To find the angle of the second prism that allows dispersion without deviation, we need to understand the concept of combining prisms to produce dispersion without deviation. This means that the net angular deviation is zero, but there is a dispersion of light.
Here's the step-by-step solution:
For dispersion without deviation, the angular deviation caused by each prism should cancel each other out.
Let's denote:
\(A_1\) = angle of the first prism = 5°
\(\mu_1\) = refractive index of the first prism = 1.72
\(A_2\) = angle of the second prism = ?
\(\mu_2\) = refractive index of the second prism = 1.9
The deviation produced by a prism is given by the formula: \(\delta = (\mu - 1) \times A\)
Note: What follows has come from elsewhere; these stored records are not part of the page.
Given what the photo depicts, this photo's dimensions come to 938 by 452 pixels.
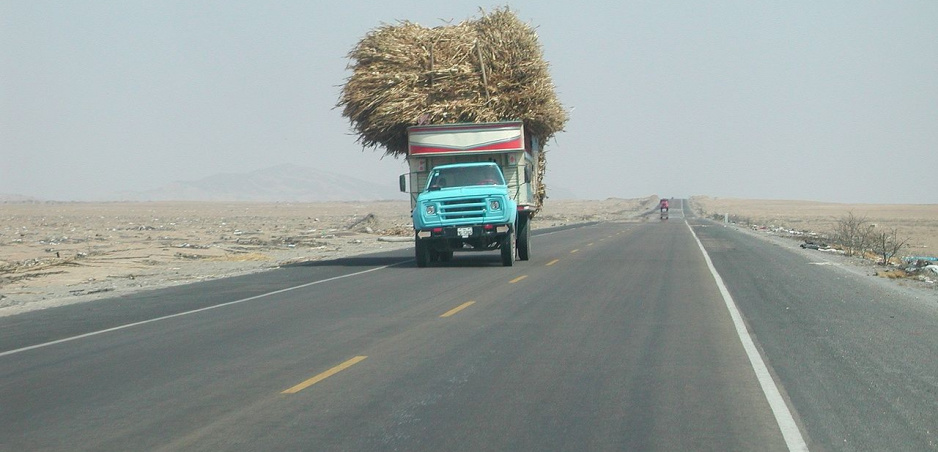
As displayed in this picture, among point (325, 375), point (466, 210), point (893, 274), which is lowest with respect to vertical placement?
point (893, 274)

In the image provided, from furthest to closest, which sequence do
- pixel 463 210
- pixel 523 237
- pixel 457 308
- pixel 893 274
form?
pixel 523 237
pixel 463 210
pixel 893 274
pixel 457 308

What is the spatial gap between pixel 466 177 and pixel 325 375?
1504 centimetres

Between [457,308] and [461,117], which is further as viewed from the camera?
[461,117]

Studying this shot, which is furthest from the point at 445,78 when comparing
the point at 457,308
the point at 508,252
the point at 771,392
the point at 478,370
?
the point at 771,392

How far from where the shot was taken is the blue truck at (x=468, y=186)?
926 inches

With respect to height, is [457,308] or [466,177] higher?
[466,177]

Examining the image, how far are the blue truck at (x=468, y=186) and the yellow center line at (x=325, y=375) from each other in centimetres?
1303

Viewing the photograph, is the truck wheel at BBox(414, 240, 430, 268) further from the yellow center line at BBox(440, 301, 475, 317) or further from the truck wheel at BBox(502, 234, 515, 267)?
the yellow center line at BBox(440, 301, 475, 317)

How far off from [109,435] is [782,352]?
708cm

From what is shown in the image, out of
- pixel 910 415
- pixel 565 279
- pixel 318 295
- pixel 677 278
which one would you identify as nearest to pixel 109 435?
pixel 910 415

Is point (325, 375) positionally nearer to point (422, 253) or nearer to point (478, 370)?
point (478, 370)

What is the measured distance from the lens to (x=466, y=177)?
24.3 meters

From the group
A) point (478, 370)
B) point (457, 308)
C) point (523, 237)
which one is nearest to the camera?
point (478, 370)

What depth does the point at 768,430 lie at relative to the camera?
7.27 m
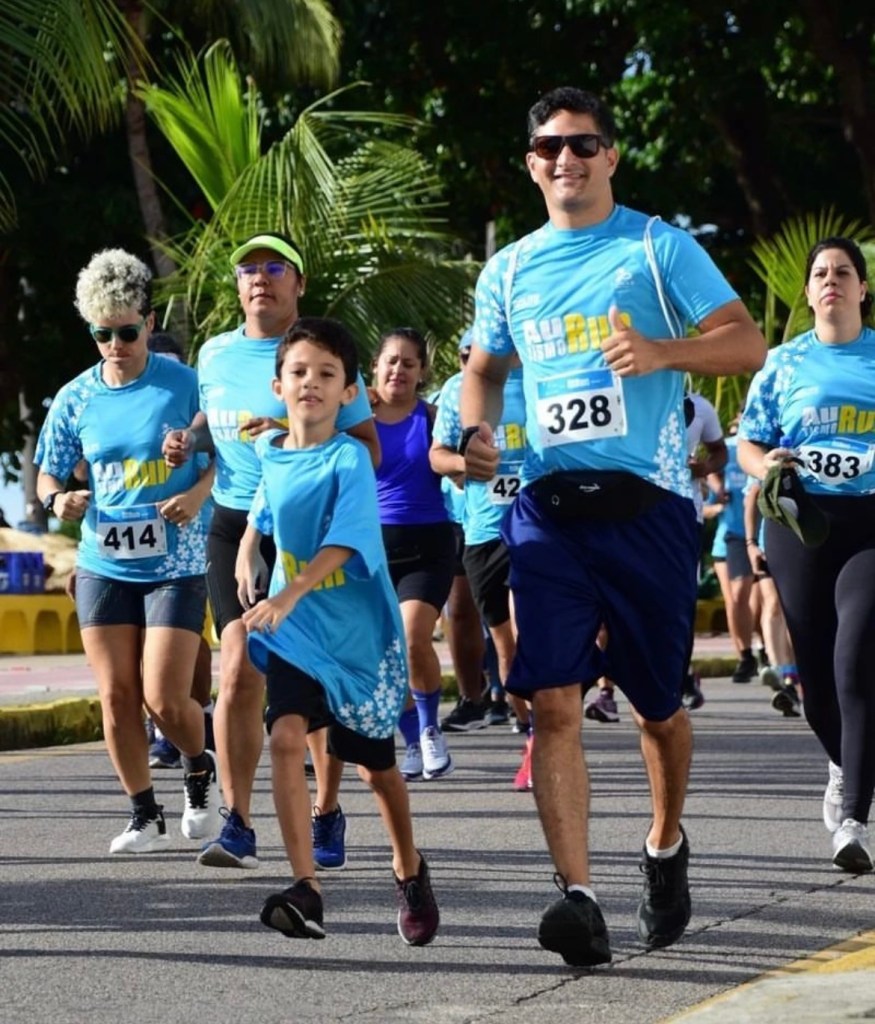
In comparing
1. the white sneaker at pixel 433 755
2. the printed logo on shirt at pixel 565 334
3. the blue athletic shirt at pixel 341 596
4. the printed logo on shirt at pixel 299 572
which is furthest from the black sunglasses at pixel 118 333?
the white sneaker at pixel 433 755

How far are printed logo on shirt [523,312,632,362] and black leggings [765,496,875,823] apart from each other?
2.19 metres

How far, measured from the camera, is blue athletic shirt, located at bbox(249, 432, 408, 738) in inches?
253

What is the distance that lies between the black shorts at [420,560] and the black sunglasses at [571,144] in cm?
491

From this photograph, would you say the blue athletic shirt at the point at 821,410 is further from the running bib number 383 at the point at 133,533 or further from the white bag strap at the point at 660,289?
the white bag strap at the point at 660,289

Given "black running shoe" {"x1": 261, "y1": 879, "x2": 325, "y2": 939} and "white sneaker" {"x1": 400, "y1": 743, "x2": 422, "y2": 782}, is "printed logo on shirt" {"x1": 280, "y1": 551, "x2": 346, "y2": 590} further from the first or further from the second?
"white sneaker" {"x1": 400, "y1": 743, "x2": 422, "y2": 782}

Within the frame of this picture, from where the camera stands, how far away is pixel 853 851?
25.1 feet

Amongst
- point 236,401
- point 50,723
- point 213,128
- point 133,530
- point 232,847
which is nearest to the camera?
point 232,847

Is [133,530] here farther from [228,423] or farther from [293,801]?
[293,801]

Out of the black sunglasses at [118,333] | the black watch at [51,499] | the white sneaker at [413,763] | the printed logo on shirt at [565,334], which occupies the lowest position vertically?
the white sneaker at [413,763]

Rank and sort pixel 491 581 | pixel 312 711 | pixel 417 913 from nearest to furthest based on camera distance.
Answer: pixel 417 913
pixel 312 711
pixel 491 581

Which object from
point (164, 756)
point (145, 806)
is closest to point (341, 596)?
point (145, 806)

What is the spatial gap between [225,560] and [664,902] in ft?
8.22

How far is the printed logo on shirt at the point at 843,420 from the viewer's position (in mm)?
8227

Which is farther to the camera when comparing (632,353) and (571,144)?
(571,144)
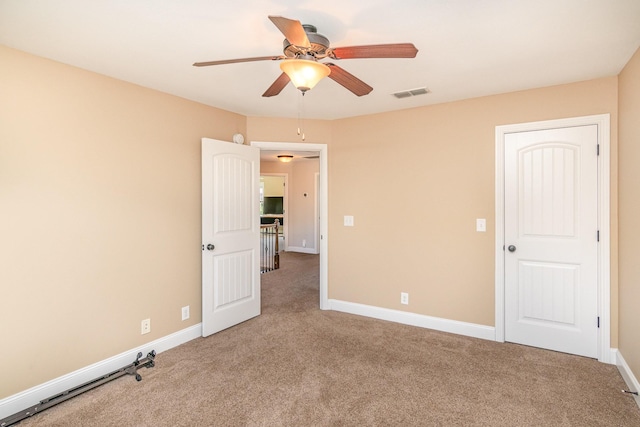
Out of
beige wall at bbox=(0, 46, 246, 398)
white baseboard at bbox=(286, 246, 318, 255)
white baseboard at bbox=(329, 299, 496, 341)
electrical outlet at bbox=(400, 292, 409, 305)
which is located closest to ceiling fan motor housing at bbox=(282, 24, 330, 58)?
beige wall at bbox=(0, 46, 246, 398)

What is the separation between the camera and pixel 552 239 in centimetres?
310

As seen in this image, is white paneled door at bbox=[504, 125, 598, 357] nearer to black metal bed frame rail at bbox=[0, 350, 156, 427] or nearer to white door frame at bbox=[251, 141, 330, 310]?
white door frame at bbox=[251, 141, 330, 310]

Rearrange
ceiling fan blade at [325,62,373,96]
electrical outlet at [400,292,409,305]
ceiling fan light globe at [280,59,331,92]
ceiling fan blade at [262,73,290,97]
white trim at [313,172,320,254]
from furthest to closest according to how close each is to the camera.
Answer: white trim at [313,172,320,254] < electrical outlet at [400,292,409,305] < ceiling fan blade at [262,73,290,97] < ceiling fan blade at [325,62,373,96] < ceiling fan light globe at [280,59,331,92]

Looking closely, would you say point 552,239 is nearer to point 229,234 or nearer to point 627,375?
point 627,375

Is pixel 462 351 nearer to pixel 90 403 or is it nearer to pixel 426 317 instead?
pixel 426 317

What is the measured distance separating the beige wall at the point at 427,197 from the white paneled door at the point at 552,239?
157 millimetres

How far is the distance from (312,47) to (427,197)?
7.73 feet

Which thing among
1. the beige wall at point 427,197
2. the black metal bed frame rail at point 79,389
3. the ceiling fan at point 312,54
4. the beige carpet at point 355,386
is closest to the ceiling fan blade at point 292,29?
the ceiling fan at point 312,54

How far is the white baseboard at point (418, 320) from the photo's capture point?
11.2ft

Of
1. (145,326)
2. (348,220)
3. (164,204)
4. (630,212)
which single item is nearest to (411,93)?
(348,220)

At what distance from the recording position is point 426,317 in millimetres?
3723

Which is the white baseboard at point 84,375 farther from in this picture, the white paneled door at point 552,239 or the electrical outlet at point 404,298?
the white paneled door at point 552,239

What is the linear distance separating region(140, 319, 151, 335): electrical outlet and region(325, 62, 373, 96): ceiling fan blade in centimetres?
266

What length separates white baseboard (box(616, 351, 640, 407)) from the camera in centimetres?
233
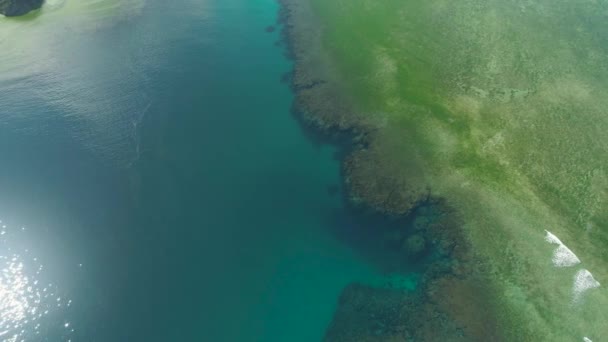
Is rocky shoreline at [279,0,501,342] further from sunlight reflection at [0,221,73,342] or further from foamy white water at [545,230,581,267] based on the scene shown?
sunlight reflection at [0,221,73,342]

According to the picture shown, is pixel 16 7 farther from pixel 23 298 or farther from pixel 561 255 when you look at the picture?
pixel 561 255

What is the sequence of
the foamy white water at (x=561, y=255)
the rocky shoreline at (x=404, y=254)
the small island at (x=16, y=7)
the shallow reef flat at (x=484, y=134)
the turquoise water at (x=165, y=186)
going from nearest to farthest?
the rocky shoreline at (x=404, y=254), the shallow reef flat at (x=484, y=134), the turquoise water at (x=165, y=186), the foamy white water at (x=561, y=255), the small island at (x=16, y=7)

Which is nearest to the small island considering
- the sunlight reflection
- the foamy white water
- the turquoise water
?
the turquoise water

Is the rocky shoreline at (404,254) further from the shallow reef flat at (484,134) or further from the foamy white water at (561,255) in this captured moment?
the foamy white water at (561,255)

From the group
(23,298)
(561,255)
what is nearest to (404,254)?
(561,255)

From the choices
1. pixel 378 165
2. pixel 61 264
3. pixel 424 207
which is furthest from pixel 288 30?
pixel 61 264

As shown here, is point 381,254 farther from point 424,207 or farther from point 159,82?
point 159,82

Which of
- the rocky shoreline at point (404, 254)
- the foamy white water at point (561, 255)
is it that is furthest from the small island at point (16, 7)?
the foamy white water at point (561, 255)
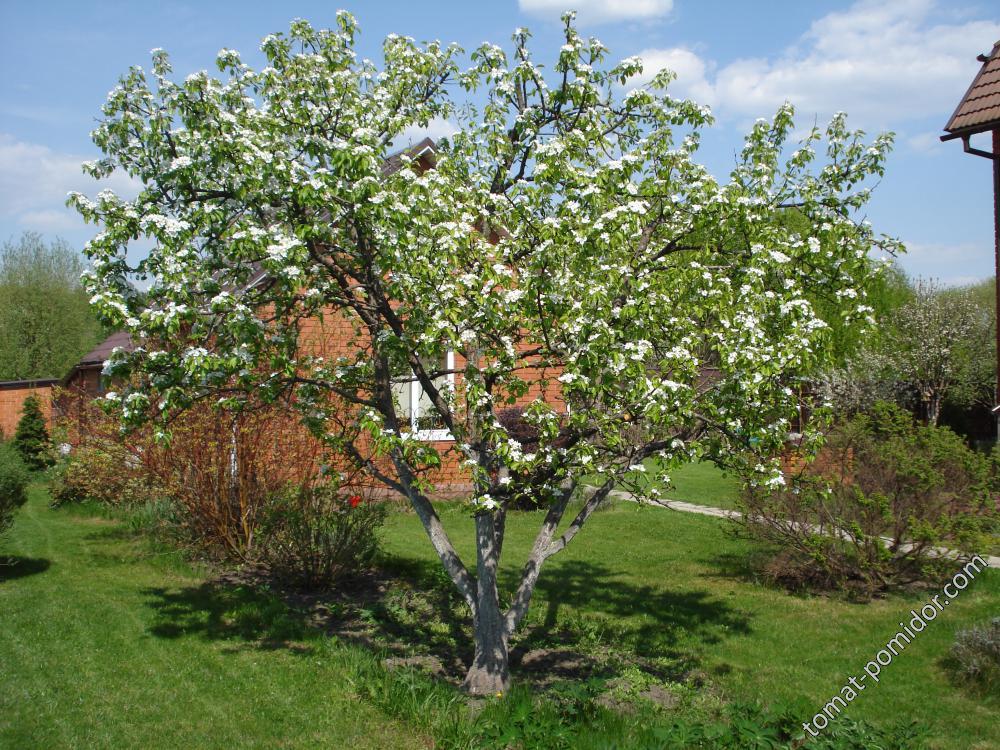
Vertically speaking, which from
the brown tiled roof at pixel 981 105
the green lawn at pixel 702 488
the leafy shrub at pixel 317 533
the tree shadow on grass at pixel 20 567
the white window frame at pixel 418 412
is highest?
the brown tiled roof at pixel 981 105

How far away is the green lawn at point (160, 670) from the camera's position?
505 cm

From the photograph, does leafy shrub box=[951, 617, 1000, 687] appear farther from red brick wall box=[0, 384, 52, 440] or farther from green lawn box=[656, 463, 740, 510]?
red brick wall box=[0, 384, 52, 440]

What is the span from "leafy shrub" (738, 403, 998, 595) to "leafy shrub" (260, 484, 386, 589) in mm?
4209

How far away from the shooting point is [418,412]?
11320 millimetres

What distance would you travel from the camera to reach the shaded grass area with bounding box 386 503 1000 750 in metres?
5.92

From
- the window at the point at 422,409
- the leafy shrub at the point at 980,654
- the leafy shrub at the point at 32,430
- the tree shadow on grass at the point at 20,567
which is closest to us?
the leafy shrub at the point at 980,654

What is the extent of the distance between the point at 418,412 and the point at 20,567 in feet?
16.8

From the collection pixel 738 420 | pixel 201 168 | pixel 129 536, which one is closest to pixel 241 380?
pixel 201 168

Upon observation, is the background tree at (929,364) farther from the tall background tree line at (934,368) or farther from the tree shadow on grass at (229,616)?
the tree shadow on grass at (229,616)

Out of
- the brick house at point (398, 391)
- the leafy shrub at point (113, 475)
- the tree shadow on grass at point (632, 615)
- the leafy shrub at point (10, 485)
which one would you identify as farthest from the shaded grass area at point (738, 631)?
the leafy shrub at point (10, 485)

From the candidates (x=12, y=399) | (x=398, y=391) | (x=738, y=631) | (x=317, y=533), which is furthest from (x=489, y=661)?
(x=12, y=399)

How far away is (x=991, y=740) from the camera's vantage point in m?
5.29

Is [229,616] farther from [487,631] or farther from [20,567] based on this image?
[20,567]

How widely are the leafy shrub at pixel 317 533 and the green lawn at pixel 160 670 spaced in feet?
2.06
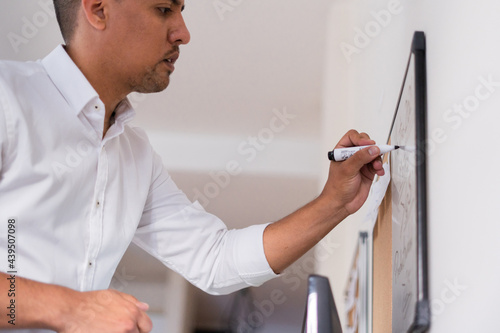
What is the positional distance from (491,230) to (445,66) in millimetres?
283

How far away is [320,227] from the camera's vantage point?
1.07 metres

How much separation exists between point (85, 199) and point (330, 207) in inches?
17.7

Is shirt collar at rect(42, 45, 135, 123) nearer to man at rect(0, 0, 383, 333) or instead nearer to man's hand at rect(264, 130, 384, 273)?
man at rect(0, 0, 383, 333)

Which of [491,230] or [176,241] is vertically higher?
[491,230]

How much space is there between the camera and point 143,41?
46.8 inches

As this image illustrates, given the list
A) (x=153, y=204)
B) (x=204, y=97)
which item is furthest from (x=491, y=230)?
(x=204, y=97)

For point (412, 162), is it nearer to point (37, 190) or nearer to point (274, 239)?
point (274, 239)
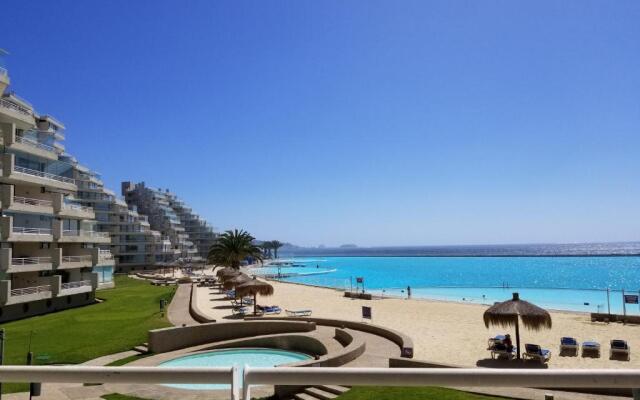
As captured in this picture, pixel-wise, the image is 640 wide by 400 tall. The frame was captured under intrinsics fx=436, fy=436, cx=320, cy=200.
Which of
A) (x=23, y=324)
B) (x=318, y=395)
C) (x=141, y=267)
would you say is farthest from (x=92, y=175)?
(x=318, y=395)

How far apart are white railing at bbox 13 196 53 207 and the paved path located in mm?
13481

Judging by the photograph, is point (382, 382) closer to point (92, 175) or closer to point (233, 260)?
point (233, 260)

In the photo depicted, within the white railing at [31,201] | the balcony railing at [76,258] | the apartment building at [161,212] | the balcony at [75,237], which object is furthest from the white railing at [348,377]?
the apartment building at [161,212]

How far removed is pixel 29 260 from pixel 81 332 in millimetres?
11530

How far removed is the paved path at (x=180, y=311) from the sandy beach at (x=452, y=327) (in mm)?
1569

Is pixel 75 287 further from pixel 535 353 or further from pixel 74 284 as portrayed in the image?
pixel 535 353

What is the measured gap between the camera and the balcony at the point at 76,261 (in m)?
38.4

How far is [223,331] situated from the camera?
2491 centimetres

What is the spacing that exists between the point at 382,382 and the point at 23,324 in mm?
35939

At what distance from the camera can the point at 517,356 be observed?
18.2m

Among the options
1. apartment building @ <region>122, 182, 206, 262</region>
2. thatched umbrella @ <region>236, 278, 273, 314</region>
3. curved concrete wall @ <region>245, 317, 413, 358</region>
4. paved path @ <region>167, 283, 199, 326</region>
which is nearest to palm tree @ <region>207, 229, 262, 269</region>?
paved path @ <region>167, 283, 199, 326</region>

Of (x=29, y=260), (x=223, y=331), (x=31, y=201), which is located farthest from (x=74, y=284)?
(x=223, y=331)

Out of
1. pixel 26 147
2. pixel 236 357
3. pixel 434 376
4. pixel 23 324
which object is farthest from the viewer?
pixel 26 147

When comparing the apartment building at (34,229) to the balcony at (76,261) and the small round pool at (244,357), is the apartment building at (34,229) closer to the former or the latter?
the balcony at (76,261)
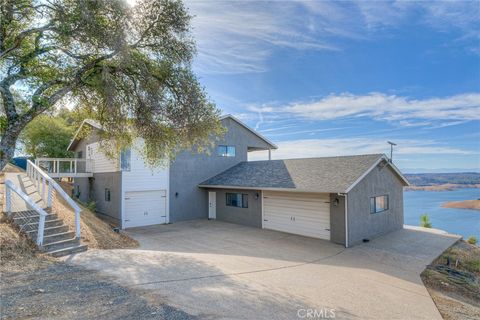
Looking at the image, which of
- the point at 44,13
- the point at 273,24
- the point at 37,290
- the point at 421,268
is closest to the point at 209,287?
the point at 37,290

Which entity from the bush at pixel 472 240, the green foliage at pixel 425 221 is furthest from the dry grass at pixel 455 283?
the green foliage at pixel 425 221

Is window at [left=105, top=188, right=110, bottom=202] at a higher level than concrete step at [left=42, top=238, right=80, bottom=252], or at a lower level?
higher

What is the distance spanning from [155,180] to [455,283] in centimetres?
1414

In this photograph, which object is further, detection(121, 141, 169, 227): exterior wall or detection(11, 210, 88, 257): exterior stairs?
detection(121, 141, 169, 227): exterior wall

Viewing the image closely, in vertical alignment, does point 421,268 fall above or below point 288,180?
below

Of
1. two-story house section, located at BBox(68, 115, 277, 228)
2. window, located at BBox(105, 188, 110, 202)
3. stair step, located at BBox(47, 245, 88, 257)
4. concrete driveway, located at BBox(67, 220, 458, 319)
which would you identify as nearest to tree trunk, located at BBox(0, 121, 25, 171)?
stair step, located at BBox(47, 245, 88, 257)

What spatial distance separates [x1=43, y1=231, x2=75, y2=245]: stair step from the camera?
8148 millimetres

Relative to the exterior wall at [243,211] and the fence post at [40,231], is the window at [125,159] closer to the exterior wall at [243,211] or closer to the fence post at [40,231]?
the exterior wall at [243,211]

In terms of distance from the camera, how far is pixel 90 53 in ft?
31.3

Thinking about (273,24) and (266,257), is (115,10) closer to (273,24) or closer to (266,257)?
(273,24)

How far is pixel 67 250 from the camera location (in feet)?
26.3

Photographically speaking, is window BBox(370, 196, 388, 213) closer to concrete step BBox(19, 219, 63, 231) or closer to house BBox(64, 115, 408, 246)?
house BBox(64, 115, 408, 246)

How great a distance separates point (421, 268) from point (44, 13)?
1479 cm

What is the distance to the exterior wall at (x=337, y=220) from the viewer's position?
1145cm
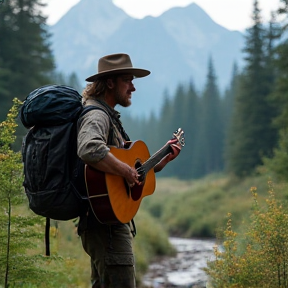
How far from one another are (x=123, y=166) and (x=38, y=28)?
23.9 metres

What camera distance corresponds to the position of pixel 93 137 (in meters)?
3.91

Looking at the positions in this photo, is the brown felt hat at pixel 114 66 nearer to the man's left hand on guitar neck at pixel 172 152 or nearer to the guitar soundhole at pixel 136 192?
the man's left hand on guitar neck at pixel 172 152

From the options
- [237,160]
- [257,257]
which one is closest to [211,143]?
[237,160]

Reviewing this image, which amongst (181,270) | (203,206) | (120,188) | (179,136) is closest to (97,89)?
(120,188)

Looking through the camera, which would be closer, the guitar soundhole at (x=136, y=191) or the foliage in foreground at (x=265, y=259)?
the guitar soundhole at (x=136, y=191)

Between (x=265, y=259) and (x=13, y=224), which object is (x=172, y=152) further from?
(x=13, y=224)

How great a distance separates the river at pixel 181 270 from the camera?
1529 centimetres

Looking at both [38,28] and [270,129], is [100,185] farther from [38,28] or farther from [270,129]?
[270,129]

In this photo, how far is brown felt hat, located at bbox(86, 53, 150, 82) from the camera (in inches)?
174

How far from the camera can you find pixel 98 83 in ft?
14.8

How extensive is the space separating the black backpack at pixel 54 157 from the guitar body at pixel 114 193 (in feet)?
0.39

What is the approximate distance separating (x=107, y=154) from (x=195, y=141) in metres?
67.7

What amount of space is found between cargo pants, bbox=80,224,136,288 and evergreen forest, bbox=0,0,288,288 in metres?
1.82

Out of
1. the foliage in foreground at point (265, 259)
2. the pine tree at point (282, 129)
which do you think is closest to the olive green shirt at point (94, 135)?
the foliage in foreground at point (265, 259)
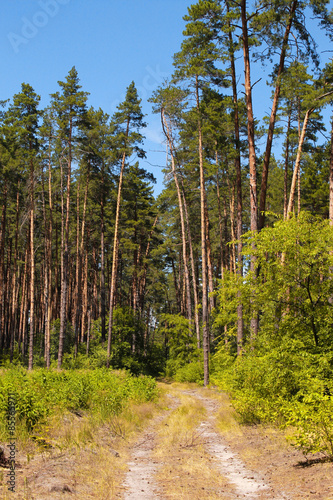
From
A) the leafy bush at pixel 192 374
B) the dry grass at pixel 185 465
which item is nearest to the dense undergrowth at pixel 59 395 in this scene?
the dry grass at pixel 185 465

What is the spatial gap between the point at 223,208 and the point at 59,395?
85.0 feet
For no net deviation: \((\mu_1 - 1) \times A_1 = (\mu_2 - 1) \times A_2\)
Substitute the known values into the equation: \((1.72 - 1) \times 5° = (1.9 - 1) \times A_2\)
Calculate the left side: \(0.72 \times 5° = 3.6°\)
Now, solve for \(A_2\): \(3.6° = 0.9 \times A_2\)
Therefore, \(A_2 = \frac{3.6°}{0.9} = 4°\)
Thus, the angle of the second prism should be 4° to achieve dispersion without deviation.